### WORK REQUEST
Answer these questions about the Aflasafe text:
1. In what month and year did Olam sign the Memorandum of Understanding?
2. Which company did Olam partner with to set up groundnut collection points?
3. What aflatoxin target did Olam set for the first year?

### TEXT EXCERPT

┌──

Spearheaded by Olam, springboard is Jigawa State
Aflasafe™ has made its debut in the groundnuts arena in Nigeria, thanks to Olam – an international trading company with operations in Nigeria – and Nigeria’s Jigawa State Government. Olam is seeking aflatoxin-safe groundnuts for export, for which the company signed a Memorandum of Understanding (MoU) in July 2017 with the International Institute of Tropical Agriculture (IITA) and the Jigawa State Government. The MoU was facilitated by IITA’s Aflasafe Technology Transfer and Commercialisation initiative (ATTC).
Under the terms of the MoU, Olam Nigeria provided groundnut farmers with Aflasafe, while ATTC trained extension agents and lead farmers on correct and effective Aflasafe application. Olam partnered with the Jigawa Agricultural Supply Company (JASCO) to set up groundnut collection points at JASCO warehouses. The State government clustered groundnut farmers, and provided major inputs such as seed and fertiliser. IITA’s scientists monitored post-application performance on farmers’ fields in selected parts of the State. Although it is early days yet and sample size small, the results on product performance are extremely positive. While Olam set an aflatoxin target of 15 parts per billion (ppb) for the first year, testing of a few samples aggregated for purchase by Olam showed 2 ppb and less. This factor alone – outstanding product performance – has inspired confidence in Aflasafe, which has in turn motivated actors in the agribusiness clusters to continue using Aflasafe.

└──

### DATA UNDER STUDY
┌──

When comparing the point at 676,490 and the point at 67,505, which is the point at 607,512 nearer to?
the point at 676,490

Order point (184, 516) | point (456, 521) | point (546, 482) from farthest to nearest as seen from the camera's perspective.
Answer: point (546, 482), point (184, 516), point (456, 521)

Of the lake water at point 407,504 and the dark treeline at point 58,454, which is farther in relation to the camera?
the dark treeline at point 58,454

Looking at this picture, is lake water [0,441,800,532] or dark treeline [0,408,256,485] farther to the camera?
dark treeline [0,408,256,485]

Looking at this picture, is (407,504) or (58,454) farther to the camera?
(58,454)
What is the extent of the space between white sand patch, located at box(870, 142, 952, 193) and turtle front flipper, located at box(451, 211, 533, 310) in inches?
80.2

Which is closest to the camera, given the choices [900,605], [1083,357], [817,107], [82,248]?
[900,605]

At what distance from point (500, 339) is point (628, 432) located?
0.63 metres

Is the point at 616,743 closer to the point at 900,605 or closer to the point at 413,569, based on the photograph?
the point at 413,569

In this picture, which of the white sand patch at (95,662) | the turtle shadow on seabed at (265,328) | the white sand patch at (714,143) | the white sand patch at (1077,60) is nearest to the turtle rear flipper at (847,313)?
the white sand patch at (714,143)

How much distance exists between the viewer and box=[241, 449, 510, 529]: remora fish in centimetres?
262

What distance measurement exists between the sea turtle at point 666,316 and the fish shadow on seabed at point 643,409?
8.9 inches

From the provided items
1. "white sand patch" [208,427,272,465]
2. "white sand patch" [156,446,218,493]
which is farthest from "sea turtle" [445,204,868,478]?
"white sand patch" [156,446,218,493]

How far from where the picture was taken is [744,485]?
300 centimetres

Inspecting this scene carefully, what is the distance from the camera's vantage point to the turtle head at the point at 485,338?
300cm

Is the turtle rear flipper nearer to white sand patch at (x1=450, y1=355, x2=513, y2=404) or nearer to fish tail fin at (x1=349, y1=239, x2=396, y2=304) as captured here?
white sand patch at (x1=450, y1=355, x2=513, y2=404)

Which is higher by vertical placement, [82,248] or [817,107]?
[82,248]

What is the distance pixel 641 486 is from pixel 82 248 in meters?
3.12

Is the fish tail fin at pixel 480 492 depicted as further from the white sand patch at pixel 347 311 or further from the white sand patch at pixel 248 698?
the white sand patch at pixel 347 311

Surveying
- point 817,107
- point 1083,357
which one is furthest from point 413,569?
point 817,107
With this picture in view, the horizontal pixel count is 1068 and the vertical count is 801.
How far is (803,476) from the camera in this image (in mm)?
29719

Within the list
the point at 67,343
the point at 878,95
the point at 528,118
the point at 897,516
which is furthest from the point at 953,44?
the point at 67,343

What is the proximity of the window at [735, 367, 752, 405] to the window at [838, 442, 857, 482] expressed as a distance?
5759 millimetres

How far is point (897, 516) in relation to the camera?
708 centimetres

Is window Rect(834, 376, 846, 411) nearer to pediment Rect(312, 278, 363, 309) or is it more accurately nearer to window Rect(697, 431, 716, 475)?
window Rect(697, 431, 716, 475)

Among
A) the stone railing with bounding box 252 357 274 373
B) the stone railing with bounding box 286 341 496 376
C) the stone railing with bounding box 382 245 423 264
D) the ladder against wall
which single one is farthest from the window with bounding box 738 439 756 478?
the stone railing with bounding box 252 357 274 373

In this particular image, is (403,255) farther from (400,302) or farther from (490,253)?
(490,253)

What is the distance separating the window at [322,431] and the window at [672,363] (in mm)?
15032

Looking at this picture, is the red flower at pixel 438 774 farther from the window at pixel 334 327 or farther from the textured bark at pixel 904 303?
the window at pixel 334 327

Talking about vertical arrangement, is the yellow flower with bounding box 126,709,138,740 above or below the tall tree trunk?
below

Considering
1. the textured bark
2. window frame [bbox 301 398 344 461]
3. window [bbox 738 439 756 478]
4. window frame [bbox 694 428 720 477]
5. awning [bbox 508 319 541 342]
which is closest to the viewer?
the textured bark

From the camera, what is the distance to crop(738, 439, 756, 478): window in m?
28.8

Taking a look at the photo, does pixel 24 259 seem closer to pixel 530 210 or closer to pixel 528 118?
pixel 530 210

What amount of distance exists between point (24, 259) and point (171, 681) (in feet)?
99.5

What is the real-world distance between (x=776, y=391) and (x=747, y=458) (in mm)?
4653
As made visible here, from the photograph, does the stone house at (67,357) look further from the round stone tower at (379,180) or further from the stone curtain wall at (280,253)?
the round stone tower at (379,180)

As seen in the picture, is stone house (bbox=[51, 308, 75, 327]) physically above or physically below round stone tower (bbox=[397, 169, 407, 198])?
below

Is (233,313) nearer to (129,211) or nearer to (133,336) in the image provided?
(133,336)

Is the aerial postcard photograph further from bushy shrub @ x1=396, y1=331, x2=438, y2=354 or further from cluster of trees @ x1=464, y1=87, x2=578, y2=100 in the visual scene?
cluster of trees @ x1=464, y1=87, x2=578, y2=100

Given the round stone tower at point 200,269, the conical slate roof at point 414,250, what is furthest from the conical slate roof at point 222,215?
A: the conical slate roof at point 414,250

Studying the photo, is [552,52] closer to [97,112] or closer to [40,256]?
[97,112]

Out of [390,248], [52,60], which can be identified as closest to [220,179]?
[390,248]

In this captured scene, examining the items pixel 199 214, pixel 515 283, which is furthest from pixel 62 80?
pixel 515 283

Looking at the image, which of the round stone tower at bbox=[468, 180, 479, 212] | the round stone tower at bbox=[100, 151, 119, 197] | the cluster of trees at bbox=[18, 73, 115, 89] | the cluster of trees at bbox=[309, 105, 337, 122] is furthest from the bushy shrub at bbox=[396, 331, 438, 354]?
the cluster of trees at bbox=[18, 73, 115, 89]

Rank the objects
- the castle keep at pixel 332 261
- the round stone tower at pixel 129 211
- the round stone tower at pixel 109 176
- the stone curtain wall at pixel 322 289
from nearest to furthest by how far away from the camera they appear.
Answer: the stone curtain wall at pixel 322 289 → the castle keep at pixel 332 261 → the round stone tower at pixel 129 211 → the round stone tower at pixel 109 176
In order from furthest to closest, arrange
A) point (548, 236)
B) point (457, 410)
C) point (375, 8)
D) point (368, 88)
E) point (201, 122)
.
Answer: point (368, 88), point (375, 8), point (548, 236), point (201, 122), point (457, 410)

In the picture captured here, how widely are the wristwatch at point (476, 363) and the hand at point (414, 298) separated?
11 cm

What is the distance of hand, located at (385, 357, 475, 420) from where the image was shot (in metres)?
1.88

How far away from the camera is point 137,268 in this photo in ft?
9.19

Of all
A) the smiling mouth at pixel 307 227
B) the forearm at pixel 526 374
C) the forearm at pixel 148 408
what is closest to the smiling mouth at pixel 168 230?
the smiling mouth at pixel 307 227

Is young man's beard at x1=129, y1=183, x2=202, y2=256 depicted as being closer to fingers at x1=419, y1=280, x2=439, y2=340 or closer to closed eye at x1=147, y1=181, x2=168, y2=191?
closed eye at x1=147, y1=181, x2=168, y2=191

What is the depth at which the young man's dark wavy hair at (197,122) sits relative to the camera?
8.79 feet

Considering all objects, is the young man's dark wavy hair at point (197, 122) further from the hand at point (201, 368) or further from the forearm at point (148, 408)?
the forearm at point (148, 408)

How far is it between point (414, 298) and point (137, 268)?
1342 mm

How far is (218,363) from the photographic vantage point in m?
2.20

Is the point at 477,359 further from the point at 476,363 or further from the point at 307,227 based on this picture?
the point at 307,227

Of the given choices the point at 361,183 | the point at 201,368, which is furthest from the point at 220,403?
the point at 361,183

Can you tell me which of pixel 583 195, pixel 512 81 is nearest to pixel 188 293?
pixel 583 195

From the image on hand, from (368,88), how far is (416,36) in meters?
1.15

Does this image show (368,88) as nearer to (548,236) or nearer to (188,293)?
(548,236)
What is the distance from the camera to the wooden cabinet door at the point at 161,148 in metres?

└──

### TASK ANSWER
1. July 2017
2. The Jigawa Agricultural Supply Company (JASCO)
3. 15 parts per billion (ppb)